**Consegna**
Stabilisci se ciascuna affermazione concorda con il testo sulla beata di Benigànim, rispondendo sì o no e citando alla lettera le parole del testo che lo decidono. 1. La beata nacque a Benigànim il 9 gennaio 1625. 2. I suoi genitori erano contadini benestanti. 3. I colpi di fucile finirono nella parete accanto alla scala.

**Testo estratto**
--------------------------------

In questo giorno di santa Agnese, la Chiesa celebra la vita di questa beata che portò il nome religioso di questa martire cristiana.     

Il fatto che il Padre Celestiale ami tanto singolarmente e in modo infinito i suoi figli più deboli è un mistero, ed una grazia indiscutibile che queste persone, angosciate da tanti infortuni, lo contemplino con indicibile tenerezza e si lancino nelle sue braccia senza dubitare, senza lanciargli i dardi dalla colpevolezza per le loro afflizioni.     

La goffaggine e la formazione nulla di questa beata, la lesione epilettica che soffriva, la sua vulnerabilità rimanendo presto orfana e alla mercé dei suoi noncuranti parenti, furono alcune delle cause della fortissima sofferenza che le aprì le porte del cielo. Nacque a Benigànim (Valencia, Spagna) il 9 gennaio 1625. I suoi genitori erano contadini senza risorse economiche che, essendo credenti, si preoccuparono che ricevesse i sacramenti quando era bambina. Ma la loro prematura morte tagliò in un colpo solo la sua infanzia. 

Si traferì in casa di un suo zio, uomo senza scrupoli che aveva persone al suo servizio, e l’incluse tra di esse, maltrattandola fin dal primo giorno. La sua difficoltà di comprensione, per così dire, la trasformava anche in oggetto di scherzi. Per esempio, suscitò battute la sua decisione di piantare un arancio prendendo il fusto che affondò nella terra lasciando all’aperto le radici. Candore, semplicità…? Sia quello che sia, l’innocente cuore di Josefa aspirava il profumo dell’amore divino. Dio Padre la proteggeva, viziandola, e si constatò la fertile crescita dell’arancio che piantò contravvenendo le leggi della scienza, arancio che può contemplarsi ancora oggigiorno, e inoltre presto le consolazioni divine arrivarono nella sua vita, liberandola dell’assedio del maligno che camminava dietro lei.    

Il Bambino Gesù le era apparso nell’orto dell’abitazione mentre stava lavando e riceveva anche altri doni. Ma in quell’ambiente abbrutito che la circondava, uno dei domestici si ossessionò di lei, dato che fisicamente era ben messa, e sentendosi deriso dalla giovane che aveva in alta stima la sua verginità, e la difendeva a tutti i costi, volle ammazzarla assestandole vari colpi con un vecchio fucile. 

Per fortuna, i colpi rimasero incrostati nella parete che costeggiava la scala per la quale Josefa fuggiva dal suo aggressore cercando protezione al piano di sopra. Ma ella sapeva che il potenziale assassino era fuori di sé, e non dubitò di andarsene in un posto più sicuro utilizzando una finestrella tanto piccola che era impossibile oltrepassarla senza un intervento dell’Alto.

--------------------------------

**Materiale fornito**
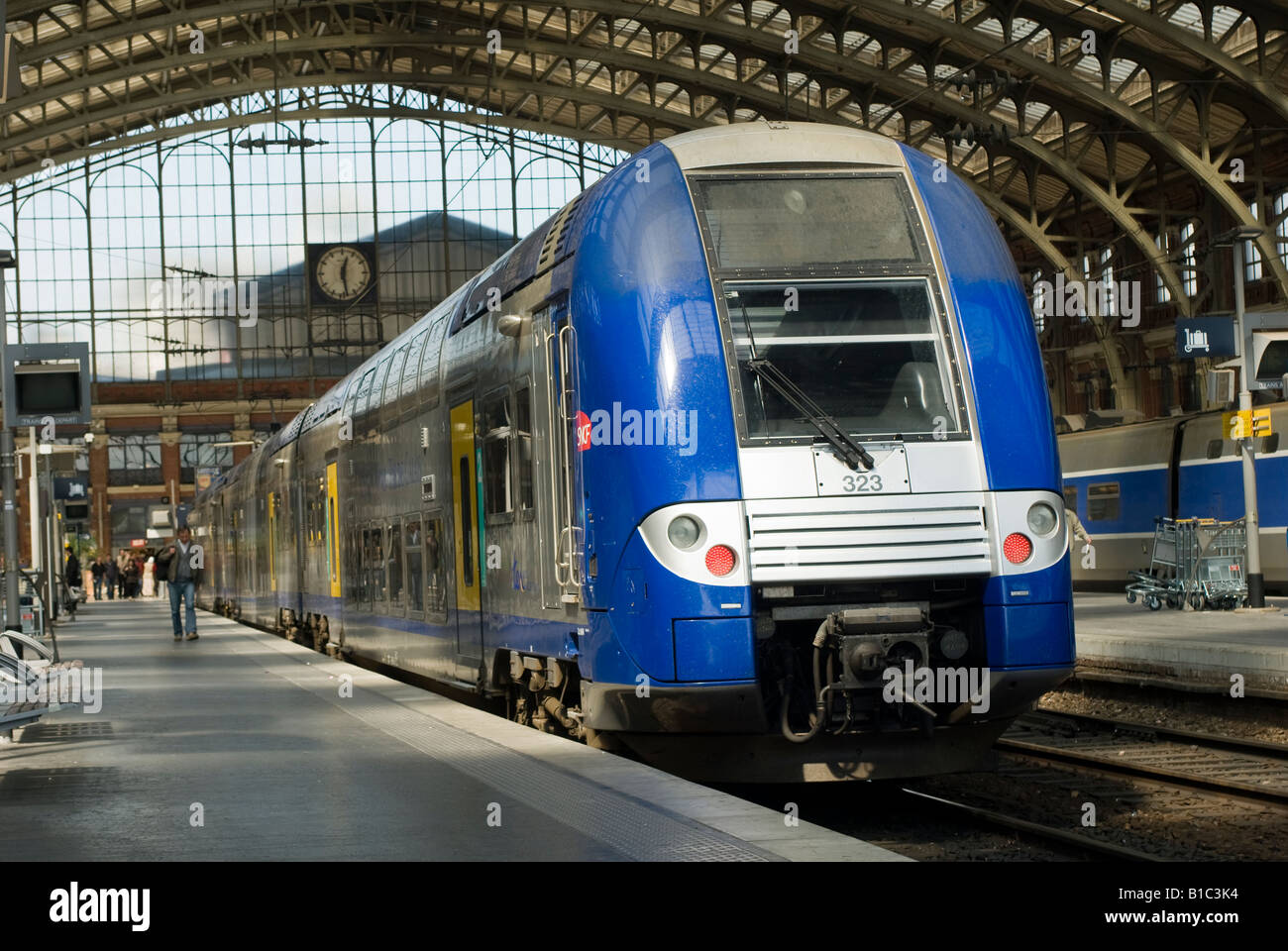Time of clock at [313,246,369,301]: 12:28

--------------------------------

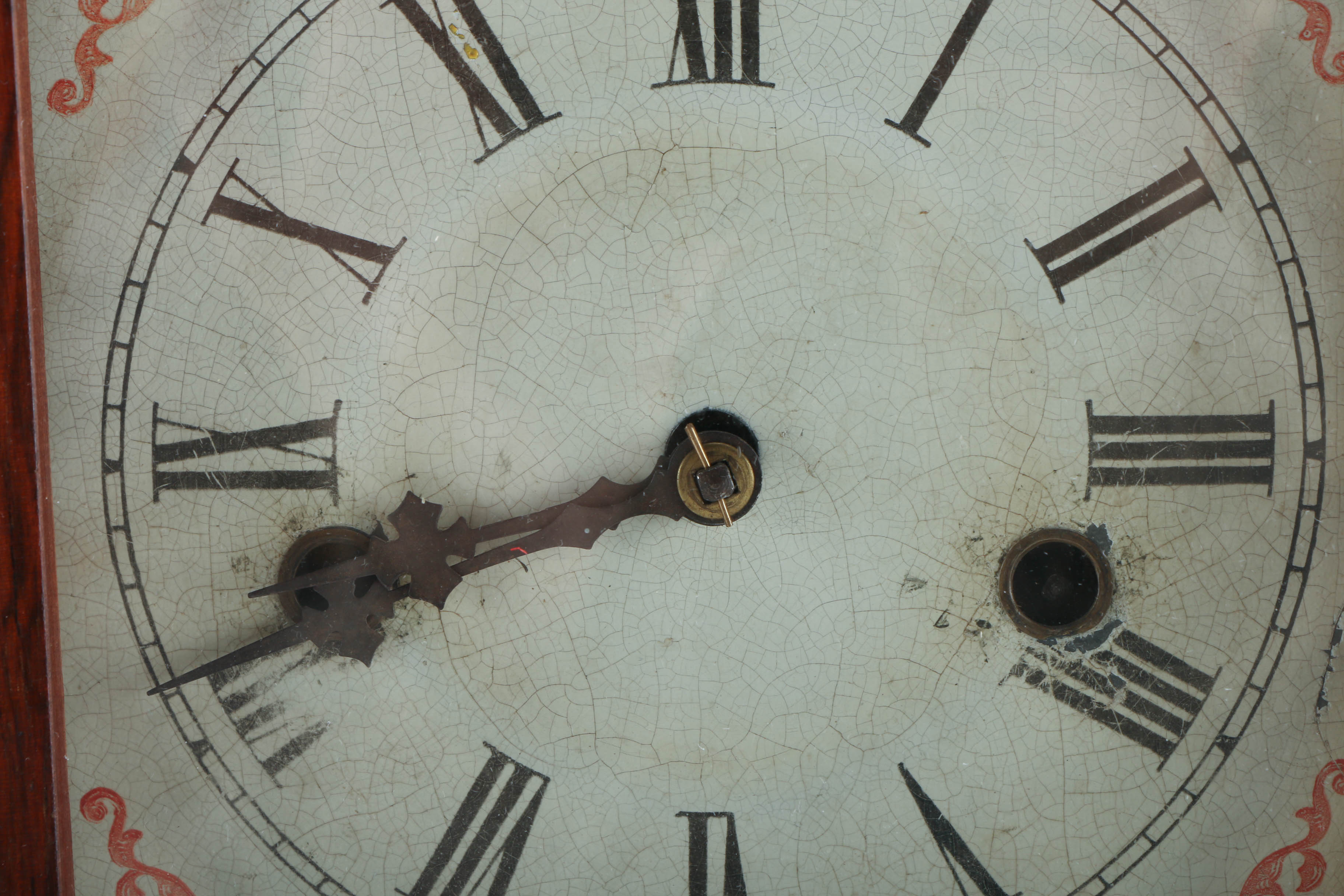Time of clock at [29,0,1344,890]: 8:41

--------------------------------

**Soluzione**
1. Sì: "Nacque a Benigànim (Valencia, Spagna) il 9 gennaio 1625."
2. No: "I suoi genitori erano contadini senza risorse economiche"
3. Sì: "i colpi rimasero incrostati nella parete che costeggiava la scala"